* _WORK TO COMPLETE_:
1. In the allpass decomposition thread, rewrite the paragraph beginning "Does anyone know or is anyone able to explain" as one shorter sentence that keeps its main facts.
2. According to the allpass decomposition thread, which orders of Butterworth bandpass filter can be decomposed into a parallel connection of two real allpass filters?
3. Pick up the allpass decomposition thread where it stops and continue it.

* _SELECTED EXTRACT_:
Allpass decomp

Does anyone know or is anyone able to explain why a 4th order digital
butterworth bandpass/bandstop filter can't be represented/decomposed into a
parallel connection of two real allpass filters?

A 2nd order and a 6th order butterworth bandpass filter can be decomposed
into a parallel connection of two real allpass filters by why not a 4th
order filter?

Sorry, if this question is lame/stupid.

On 4/11/12 8:31 AM, niarn wrote:
> Does anyone know or is anyone able to explain why a 4th order digital
> butterworth bandpass/bandstop filter can't be represented/decomposed into a
> parallel connection of two real allpass filters?
>
> A 2nd order and a 6th order butterworth bandpass filter can be decomposed
> into a parallel connection of two real allpass filters by why not a 4th
> order filter?
>
> Sorry, if this question is lame/stupid.

no, it's a very sophisticated question assuming the premise is true.  i 
surely don't have an answer for you (yet) since i haven't thunk about it.

-- 

r b-j                  rbj@audioimagination.com

"Imagination is more important than knowledge."

On 4/11/12 10:30 AM, robert bristow-johnson wrote:
> On 4/11/12 8:31 AM, niarn wrote:
>> Does anyone know or is anyone able to explain why a 4th order digital
>> butterworth bandpass/bandstop filter can't be represented/decomposed
>> into a
>> parallel connection of two real allpass filters?
>>
>> A 2nd order and a 6th order butterworth bandpass filter can be decomposed
>> into a parallel connection of two real allpass filters by why not a 4th
>> order filter?

* _GIVEN INFORMATION_:
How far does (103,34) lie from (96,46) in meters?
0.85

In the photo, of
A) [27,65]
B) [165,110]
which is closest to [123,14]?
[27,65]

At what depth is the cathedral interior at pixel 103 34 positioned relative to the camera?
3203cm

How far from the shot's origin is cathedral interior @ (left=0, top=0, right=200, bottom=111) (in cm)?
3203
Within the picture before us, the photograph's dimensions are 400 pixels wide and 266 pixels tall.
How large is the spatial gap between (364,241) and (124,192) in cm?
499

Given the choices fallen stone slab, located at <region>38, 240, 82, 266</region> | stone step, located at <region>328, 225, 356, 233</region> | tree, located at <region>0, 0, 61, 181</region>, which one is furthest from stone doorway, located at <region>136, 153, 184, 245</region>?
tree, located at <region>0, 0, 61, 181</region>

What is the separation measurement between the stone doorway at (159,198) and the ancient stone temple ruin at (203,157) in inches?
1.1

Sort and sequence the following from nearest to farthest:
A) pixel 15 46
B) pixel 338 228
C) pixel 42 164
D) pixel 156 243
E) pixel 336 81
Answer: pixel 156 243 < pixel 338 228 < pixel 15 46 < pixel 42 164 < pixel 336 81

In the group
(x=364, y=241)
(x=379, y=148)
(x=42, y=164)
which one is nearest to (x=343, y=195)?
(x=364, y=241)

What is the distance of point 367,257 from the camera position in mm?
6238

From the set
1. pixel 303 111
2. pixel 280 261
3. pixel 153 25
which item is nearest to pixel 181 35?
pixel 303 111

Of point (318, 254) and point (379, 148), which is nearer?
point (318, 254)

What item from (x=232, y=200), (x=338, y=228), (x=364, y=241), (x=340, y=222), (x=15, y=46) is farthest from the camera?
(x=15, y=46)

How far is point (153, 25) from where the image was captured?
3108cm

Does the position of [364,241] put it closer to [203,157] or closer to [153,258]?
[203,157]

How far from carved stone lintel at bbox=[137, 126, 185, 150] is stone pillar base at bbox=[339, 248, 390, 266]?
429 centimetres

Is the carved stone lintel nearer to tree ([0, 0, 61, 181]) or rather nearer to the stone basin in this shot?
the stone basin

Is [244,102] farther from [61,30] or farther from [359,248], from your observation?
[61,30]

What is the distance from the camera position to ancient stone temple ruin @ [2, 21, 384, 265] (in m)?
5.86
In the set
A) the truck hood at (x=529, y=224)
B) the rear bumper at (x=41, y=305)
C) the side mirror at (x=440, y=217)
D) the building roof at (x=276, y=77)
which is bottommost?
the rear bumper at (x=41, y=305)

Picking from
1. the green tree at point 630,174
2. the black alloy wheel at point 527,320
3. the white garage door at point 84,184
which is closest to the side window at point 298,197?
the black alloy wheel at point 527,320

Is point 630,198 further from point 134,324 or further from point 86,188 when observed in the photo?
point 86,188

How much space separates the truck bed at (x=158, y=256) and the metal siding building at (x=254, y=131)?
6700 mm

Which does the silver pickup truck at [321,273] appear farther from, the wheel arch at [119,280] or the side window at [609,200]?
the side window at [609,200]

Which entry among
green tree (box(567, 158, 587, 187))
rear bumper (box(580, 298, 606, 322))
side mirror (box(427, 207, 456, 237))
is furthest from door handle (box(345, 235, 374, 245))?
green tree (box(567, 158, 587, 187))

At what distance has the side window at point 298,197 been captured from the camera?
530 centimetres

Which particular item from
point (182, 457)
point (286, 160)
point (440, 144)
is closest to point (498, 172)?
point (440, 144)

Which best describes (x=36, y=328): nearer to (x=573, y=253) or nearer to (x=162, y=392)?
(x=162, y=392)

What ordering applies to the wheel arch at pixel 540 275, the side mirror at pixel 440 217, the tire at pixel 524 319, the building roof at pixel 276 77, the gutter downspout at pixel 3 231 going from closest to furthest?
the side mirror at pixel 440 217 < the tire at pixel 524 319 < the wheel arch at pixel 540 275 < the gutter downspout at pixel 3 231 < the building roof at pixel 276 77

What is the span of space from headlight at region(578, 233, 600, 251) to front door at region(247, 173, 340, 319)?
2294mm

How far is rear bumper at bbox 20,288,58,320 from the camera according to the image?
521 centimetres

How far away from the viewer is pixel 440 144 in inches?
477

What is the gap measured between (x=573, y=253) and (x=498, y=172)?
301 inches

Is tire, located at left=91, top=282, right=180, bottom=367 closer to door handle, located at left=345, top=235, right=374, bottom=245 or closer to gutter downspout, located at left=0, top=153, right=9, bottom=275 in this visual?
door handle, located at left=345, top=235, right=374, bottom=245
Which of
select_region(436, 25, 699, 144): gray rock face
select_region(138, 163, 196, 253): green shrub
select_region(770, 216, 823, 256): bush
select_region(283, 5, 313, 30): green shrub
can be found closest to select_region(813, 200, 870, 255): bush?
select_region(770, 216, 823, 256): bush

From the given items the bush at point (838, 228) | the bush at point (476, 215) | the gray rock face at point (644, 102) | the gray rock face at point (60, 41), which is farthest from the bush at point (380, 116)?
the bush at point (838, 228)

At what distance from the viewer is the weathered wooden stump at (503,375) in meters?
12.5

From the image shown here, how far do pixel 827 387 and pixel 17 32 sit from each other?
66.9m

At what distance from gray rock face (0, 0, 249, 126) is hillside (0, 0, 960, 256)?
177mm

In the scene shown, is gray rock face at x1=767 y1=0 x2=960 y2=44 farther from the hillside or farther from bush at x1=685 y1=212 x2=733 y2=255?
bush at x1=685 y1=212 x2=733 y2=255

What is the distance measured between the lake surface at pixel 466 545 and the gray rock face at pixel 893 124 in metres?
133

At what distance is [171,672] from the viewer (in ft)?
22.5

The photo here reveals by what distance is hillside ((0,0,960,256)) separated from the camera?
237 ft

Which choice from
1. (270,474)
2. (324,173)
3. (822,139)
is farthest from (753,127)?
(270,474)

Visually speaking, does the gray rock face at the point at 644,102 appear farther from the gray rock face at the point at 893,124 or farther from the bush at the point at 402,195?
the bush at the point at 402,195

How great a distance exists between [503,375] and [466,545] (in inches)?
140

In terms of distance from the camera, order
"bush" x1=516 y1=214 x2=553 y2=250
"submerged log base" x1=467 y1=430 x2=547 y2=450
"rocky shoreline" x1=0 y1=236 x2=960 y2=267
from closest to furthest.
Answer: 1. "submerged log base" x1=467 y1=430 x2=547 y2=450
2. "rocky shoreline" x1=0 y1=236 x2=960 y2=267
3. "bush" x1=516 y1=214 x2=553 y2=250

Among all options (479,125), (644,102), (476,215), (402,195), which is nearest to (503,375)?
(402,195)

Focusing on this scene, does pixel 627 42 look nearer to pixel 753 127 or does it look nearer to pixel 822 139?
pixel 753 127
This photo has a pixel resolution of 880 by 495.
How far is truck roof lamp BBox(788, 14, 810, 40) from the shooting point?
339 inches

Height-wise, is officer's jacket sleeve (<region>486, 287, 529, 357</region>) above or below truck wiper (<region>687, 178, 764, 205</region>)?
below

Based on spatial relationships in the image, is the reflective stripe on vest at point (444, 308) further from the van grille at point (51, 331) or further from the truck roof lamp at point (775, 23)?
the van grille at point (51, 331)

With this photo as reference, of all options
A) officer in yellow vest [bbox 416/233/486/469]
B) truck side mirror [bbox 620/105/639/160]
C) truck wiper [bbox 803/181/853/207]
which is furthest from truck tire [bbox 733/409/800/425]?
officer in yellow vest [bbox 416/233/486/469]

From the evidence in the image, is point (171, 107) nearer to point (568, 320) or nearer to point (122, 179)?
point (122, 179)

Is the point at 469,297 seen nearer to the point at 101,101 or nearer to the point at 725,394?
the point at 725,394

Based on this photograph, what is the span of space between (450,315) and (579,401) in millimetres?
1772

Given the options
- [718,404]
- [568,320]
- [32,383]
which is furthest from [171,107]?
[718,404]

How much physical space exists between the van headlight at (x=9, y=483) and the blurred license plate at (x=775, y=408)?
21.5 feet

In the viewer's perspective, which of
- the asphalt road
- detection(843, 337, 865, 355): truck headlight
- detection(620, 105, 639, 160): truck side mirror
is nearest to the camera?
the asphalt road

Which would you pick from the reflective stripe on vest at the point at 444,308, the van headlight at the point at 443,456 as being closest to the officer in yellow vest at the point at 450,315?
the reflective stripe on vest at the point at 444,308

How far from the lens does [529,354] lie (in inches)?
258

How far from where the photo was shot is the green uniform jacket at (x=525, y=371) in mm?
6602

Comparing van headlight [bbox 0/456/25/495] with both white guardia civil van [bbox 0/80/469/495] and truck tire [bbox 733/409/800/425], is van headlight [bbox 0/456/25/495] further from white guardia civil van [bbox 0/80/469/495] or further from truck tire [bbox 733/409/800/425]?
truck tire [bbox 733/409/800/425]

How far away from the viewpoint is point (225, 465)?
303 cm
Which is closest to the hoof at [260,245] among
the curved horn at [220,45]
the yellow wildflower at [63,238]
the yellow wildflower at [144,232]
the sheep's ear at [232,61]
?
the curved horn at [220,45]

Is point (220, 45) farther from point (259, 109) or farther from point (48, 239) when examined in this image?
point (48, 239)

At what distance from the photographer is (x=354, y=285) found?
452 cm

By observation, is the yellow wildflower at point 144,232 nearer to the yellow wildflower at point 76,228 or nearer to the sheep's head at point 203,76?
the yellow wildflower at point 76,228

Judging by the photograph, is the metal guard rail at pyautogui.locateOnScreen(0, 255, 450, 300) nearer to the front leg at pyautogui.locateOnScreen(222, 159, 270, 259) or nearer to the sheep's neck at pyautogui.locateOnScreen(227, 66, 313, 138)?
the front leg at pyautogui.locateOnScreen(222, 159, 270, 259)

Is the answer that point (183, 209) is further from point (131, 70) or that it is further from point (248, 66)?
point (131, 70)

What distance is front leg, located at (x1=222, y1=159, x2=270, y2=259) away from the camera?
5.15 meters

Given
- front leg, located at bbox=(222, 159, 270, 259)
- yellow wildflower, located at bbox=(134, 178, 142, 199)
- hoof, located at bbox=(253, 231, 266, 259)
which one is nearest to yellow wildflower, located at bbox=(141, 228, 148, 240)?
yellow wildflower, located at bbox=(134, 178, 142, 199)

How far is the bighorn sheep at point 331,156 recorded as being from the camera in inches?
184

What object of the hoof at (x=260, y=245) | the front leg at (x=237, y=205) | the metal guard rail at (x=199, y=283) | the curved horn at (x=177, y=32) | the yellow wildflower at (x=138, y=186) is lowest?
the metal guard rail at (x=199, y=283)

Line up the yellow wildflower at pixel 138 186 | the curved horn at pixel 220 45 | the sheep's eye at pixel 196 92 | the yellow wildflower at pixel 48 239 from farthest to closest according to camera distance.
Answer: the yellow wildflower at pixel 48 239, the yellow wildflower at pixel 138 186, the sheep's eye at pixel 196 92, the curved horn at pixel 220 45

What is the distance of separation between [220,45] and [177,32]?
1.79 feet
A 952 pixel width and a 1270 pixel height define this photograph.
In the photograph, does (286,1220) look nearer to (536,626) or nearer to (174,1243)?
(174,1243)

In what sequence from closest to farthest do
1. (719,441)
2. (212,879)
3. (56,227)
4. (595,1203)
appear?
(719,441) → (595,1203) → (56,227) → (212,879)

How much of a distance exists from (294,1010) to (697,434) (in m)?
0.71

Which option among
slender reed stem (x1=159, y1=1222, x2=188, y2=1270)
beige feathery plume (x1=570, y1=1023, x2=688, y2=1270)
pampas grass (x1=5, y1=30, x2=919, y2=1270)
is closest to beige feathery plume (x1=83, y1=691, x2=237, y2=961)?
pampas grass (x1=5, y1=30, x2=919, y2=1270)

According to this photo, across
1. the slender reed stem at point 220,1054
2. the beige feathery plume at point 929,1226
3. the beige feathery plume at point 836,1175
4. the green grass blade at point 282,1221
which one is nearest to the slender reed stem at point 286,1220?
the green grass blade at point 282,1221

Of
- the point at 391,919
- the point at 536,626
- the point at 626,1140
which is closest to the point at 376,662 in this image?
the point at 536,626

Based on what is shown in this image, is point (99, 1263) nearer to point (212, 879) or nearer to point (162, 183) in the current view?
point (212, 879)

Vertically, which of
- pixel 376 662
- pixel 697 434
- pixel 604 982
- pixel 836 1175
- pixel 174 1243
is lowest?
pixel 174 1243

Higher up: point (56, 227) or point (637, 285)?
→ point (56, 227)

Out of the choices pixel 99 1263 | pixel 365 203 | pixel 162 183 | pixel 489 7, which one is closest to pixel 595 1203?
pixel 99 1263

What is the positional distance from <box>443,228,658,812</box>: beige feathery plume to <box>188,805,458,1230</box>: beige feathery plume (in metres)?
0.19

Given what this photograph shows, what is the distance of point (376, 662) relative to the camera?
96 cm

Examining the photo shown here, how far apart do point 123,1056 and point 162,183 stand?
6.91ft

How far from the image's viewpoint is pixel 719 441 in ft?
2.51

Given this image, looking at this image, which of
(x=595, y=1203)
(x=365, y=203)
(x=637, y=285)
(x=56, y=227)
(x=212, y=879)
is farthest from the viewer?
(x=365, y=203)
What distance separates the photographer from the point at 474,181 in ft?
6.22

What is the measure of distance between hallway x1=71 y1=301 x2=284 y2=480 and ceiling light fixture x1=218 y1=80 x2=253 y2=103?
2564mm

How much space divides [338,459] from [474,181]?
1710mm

* _ANSWERS IN ORDER_:
1. The poster asks why a fourth-order digital Butterworth bandpass or bandstop filter cannot be decomposed into two real allpass filters connected in parallel.

2. The 2nd-order and 6th-order filters.

3.
>>
>> Sorry, if this question is lame/stupid.
>
> no, it's a very sophisticated question assuming the premise is true. i
> surely don't have an answer for you (yet) since i haven't thunk about it.
>

now i'm suspicious of the premise of the question.  can you show me an 
example of s 2nd-order BPF (with complex-conjugate poles) being 
decomposed into 2 APFs with real coefficients?  is one of those APFs a 
wire?  or a wire with gain?

-- 

r b-j                  rbj@audioimagination.com

"Imagination is more important than knowledge."

>
>now i'm suspicious of the premise of the question.  can you show me an 
>example of s 2nd-order BPF (with complex-conjugate poles) being 
>decomposed into 2 APFs with real coefficients?  is one of those APFs a 
>wire?  or a wire with gain?
>
>-- 
>
>r b-j                  rbj@audioimagination.com
>
>"Imagination is more important than knowledge."
>


You're right. The 2nd-order case is special in that one of the APFs is a
wire.

Here is Matlab/Octave code that shows an example.

% second order BPF
[B_bpf,A_bpf] = butter(1,[0.3 0.5]); % cutoff freqs are arbitrary

A_apf1 = A_bpf;
B_apf1 = fliplr(A_apf1);

% in this special case where one of the APFs is a wire we get 
A_bpf2 = A_apf1;
B_bpf2 = 0.5*(A_apf1 - B_apf1);


You can then confirm that B_bpf2 == B_bpf. 'Of course' A_bpf2 == A_bpf for
this example.


My own explanation that the decomp is not valid for 4th order butterworth
BPF is the following.


1. For Butterworth LPF the decomp is valid for uneven order. Although I
can't proof this in any way or make any serious math that backs up this
fact then intuitively I can see this because at nyquist the phase
difference between the output of the two APFs must be pi or some uneven
number times pi. This can only be possible (for real APFs) when the order
of the LPF is uneven.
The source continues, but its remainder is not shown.